What made me snap? What brought on this sudden inability to deal with the mass of stuff in my life? I can't quite say, but I do know that whatever's hit me has hit me hard.
I need them gone--the books I've read already and won't read again, the ones whose covers I haven't cracked (and won't anytime soon), the cds whose coats of dust prove they've gone long unheard, the trinkets I can never figure out what to do with, the clothes I just don't wear, the bike I've not ridden in years, the PowerBook I can no longer get to power on.
I need my basement clear, my shelves spartan, my desk clean for once. Moreover, I think, I need fretting about stuff--storing it, using it (or not), getting rid of it--to stop being such a useful procrastination tool. Better that it just goes.
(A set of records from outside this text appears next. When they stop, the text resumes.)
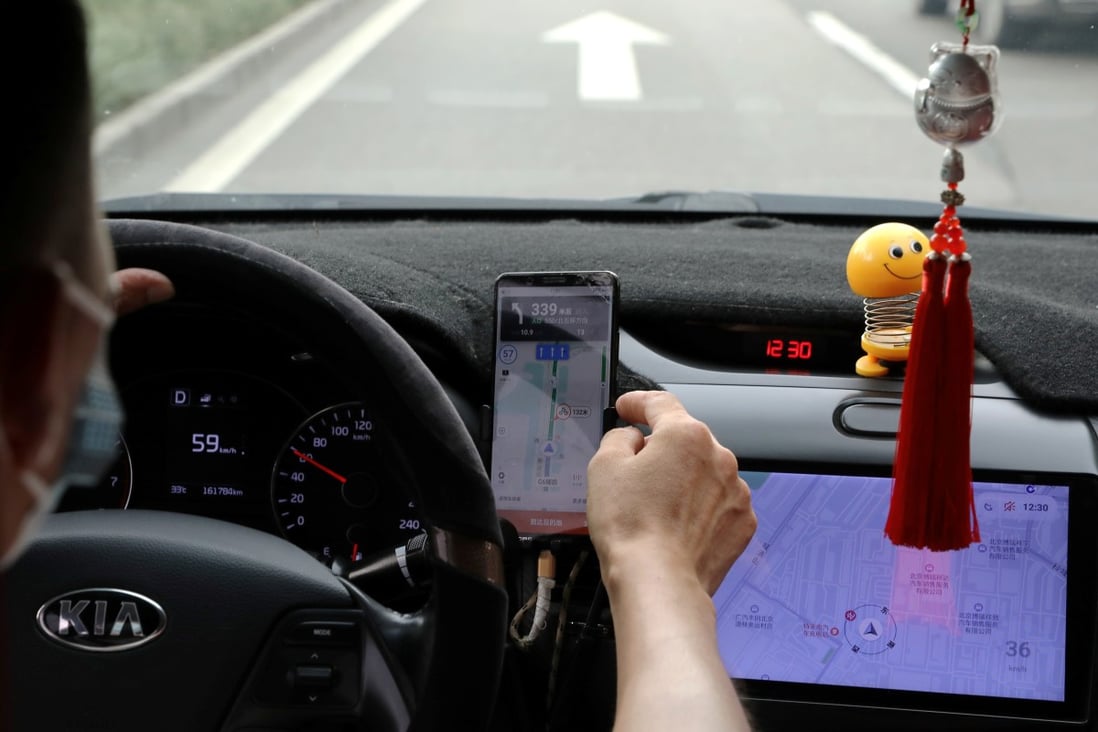 A driver of Chinese ride-hailing service Didi in Beijing, China on July 5, 2021. Photo: Reuters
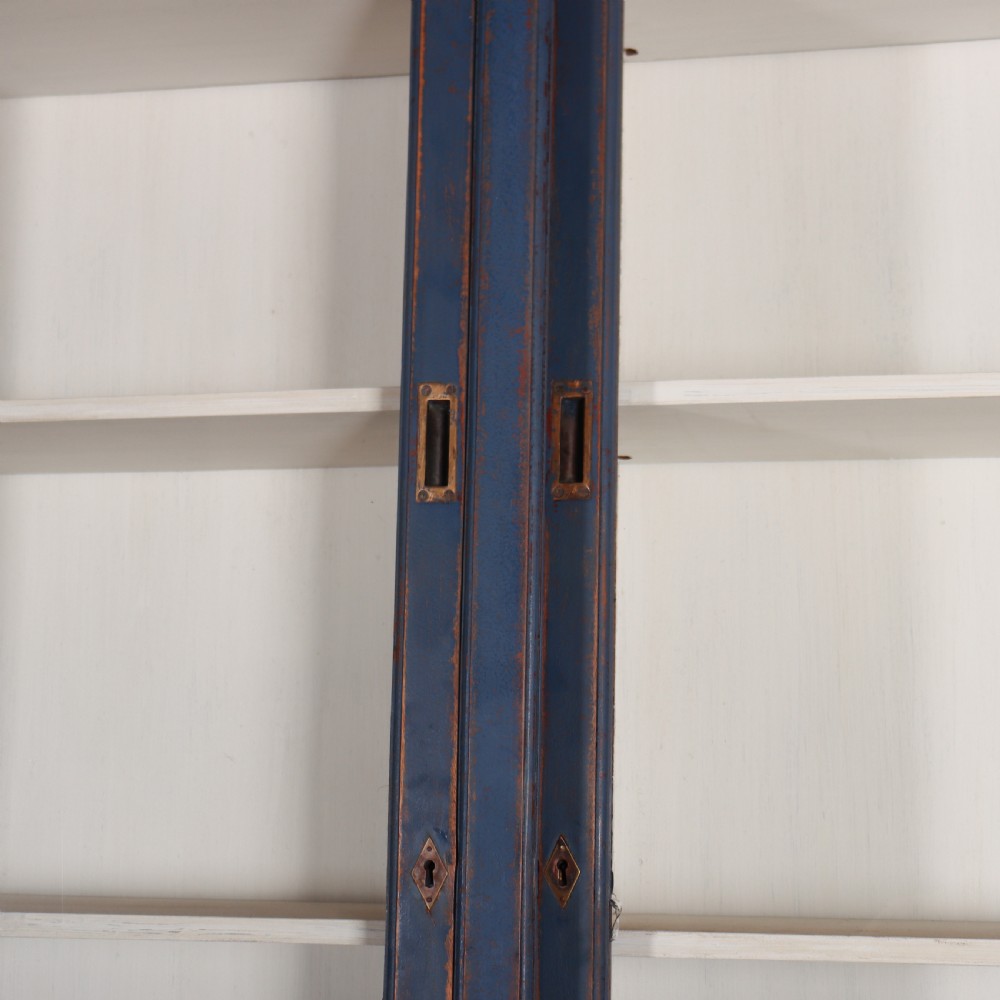 A large two-tier blue painted display cabinet featuring sliding glass doors and a white painted interior fitted with shelves. View X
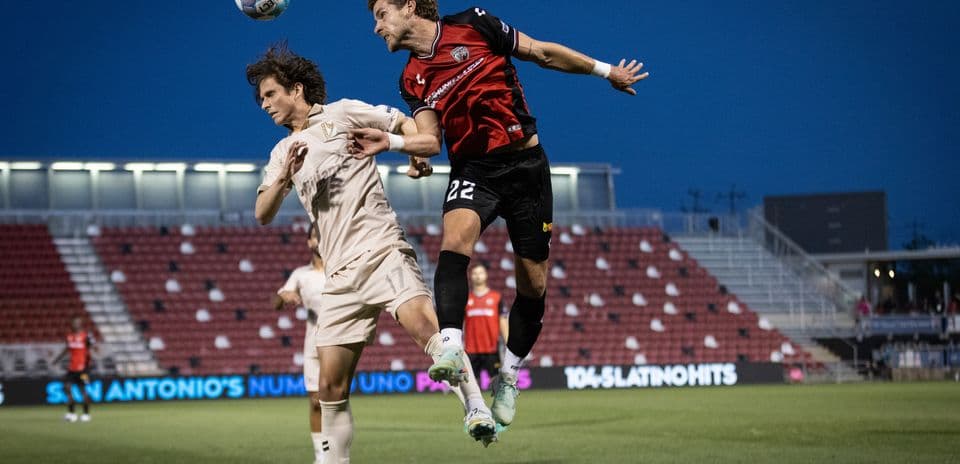 Players contesting a header during FC Tulsa match
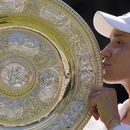 Elena Rybakina besa el trofeo de campeona del torneo de Wimbledon, el sábado 9 de julio de 2022. (AP Foto/Kirsty Wigglesworth)
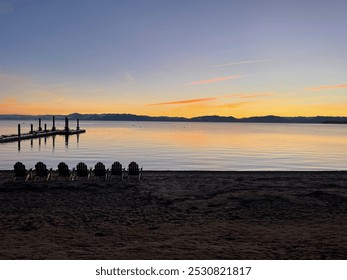 Peaceful lakeside sunset with empty chairs facing a calm pier, reflecting the soft glow of twilight over the water. - Powered by Shutterstock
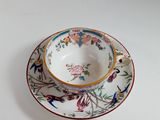 a tea cup and saucer on a white table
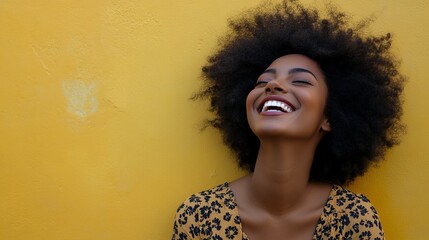 A woman with an afro hairstyle is laughing heartily against a yellow wall, capturing a moment of pure joy and happiness that radiates positivity and vibrancy.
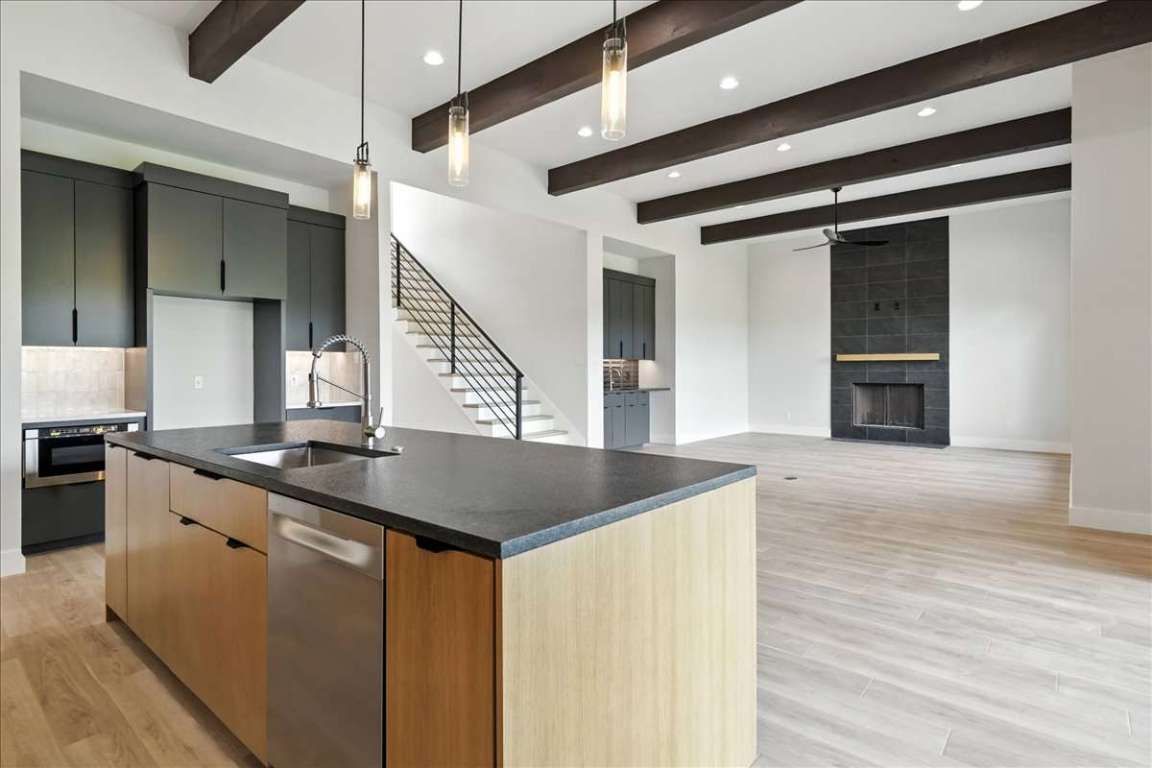 Fireplace, Interior, Kitchen, Pendant Lights, Recessed Lighting, Stainless Steel Appliances, Wooden Beams, Wood Texture Flooring
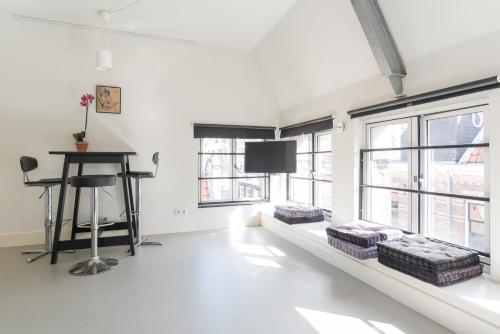 a white living room with a table and windows at Tweede Laurierdwarsstraat Apartment in Amsterdam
But there are some things I just can't give up, like the book of essays about home Paula sent me when I'd first moved to SF and found myself in the midst of a crisis over what to call home, or the Cranks recipe book Rachel gave me as inspiration for us to move to England and open a veggie cafe. I can't let go my very first cd (drivin' 'n' cryin's Mystery Road), or the ones that got me through high school (all the old REM, the Replacements, even--yes, I admit it--a bunch of U2). And anything that I'd truly miss if it disappeared from my life stays put.
The rest of it, though, is on its way out by any means necessary--Half.com, craigslist, tag sale, what have you. When the clutter's finally gone, maybe I'll be able to glimpse what I've been missing.